§ **Given records**
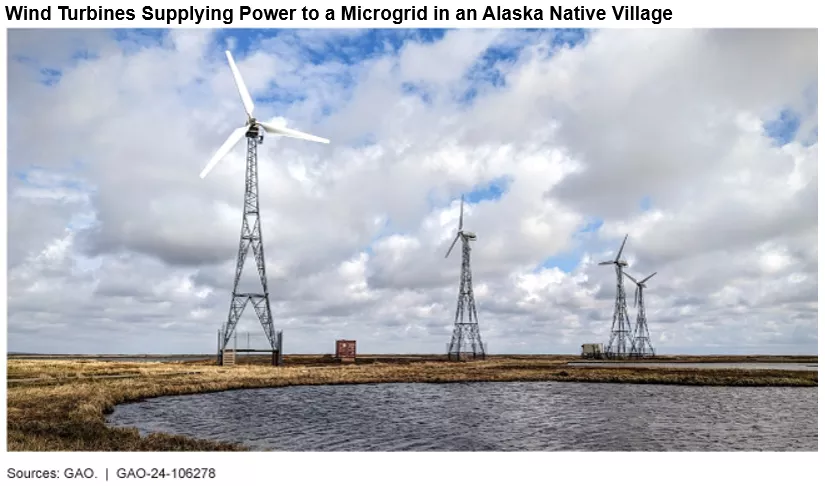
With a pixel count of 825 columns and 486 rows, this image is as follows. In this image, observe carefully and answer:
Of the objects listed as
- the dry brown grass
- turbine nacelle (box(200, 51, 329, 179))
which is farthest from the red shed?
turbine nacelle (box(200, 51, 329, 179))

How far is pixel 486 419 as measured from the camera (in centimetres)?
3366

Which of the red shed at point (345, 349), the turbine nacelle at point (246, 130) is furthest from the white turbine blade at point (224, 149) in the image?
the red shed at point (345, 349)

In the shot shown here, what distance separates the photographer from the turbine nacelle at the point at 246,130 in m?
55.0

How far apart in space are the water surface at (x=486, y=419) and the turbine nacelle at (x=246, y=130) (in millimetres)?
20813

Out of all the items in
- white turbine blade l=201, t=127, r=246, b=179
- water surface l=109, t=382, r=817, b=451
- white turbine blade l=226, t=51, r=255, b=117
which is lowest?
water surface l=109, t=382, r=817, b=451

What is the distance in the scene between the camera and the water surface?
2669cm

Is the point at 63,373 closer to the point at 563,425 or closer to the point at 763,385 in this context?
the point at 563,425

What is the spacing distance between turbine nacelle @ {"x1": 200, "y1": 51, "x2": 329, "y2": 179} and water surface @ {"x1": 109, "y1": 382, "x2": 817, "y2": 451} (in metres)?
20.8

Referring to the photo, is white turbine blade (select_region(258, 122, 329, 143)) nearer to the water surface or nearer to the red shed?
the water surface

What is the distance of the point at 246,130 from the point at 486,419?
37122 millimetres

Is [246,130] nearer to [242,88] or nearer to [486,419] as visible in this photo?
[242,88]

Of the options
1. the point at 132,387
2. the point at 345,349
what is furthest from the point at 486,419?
==
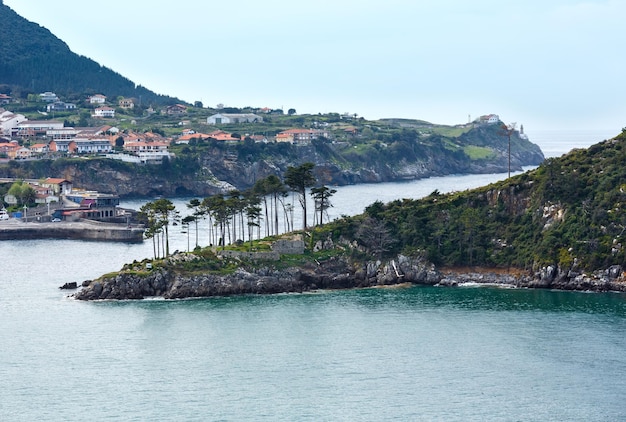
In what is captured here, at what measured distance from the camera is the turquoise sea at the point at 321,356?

§ **Your task**
Rewrite the stretch of entries from the line containing "With a pixel" through the line containing "which is farthest from the red shed?", changing "dry brown grass" to "tall green grass" and keeping everything else the same. Output only those lines.

§ **Solution to this task**
With a pixel count of 825 columns and 486 rows, this image is as follows. In this image, observe carefully and answer:
Of the objects listed as
- the tall green grass
- turbine nacelle (box(200, 51, 329, 179))
which is farthest from the red shed?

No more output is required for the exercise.